In January, 1596, pressed by sickness and poverty, Peele sent a letter to Lord Burghley with his "Tale of Troy," published six years before, in avowed hope of a return gift that would help his housekeeping. He presumed, he said, "a scholar of so mean merit," to present his wisdom with it "by this simple messenger, my eldest daughter and necessity's servant. Long sickness having so enfeebled me maketh bashfulness almost become impudency," and then followed significant allusions to a passage in the Prologue to the Satires of Persius that made Hunger a Master of Arts. At some unknown date between the writing of that letter in January, 1596, and the writing of "Palladis Tamia" by Francis Meres in 1598, Peele died. There was a play of Peele's printed in 1593 as "The

Famous Chronicle of King Edward the first, sirnamed Edward Longshankes with his returne from the holy land.

Also the life of Lleuellen rebell in Wales. Lastly the sinking of Queene Elinor,

Peele's
"Edward I."

who sunck at Charing crosse, and rose again at Pottershith, now named Queenhith." This play, commonly known as "Longshanks," was popular; and, after allowance for unusual mangling of the text under all the disadvantages of careless printing from a rough copy that, however obtained, was confused and inaccurate, we cannot think the play into a form that would have any artistic unity. It is full of life and action. The audience was kept alive with drumming, trumpeting, and calls to arms; pomps, processions, and clown-play. Edward I. has Wales and Scotland in his hands-Llewelyn and Baliol. He has in his hands also a proud, beautiful, and cruel Spanish queen, Elinor, to whom he is devoted, and who is poetical in her devotion to fine clothes.

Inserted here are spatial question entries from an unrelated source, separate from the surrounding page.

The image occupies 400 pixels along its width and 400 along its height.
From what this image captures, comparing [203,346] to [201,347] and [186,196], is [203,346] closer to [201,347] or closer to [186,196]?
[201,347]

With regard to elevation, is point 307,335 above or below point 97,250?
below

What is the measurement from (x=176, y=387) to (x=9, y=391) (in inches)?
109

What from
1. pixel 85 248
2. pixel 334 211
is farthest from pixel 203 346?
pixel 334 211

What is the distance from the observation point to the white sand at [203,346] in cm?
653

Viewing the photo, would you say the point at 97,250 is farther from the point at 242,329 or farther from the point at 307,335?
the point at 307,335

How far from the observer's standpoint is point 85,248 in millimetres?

Llewelyn yields Wales for another Elinor, with whom he goes into the woods. Then he and his followers, all dressed in green, play humours of " Robin of the Wood, alias Robin Hood," with Llewelyn's Elinor for a Maid Marion. A brawny Friar Hugh ap David, stout in play with a stick that he calls Richard, stands for Friar Tuck.

When Queen Elinor is about to become the mother of a Prince of Wales, there are twistings of her right hand that express a great longing to box her husband's ears. King Edward comes in good humour to take the buffet, counting it good omen of a jolly boy. When the prince is born, the Welshmen, become loyal, present him with their national coat of frieze, which gives a shock to the proud mother's notions of fine clothing

"Her boy shall glister like the summer's sun,
In robes as rich as Jove when he triumphs.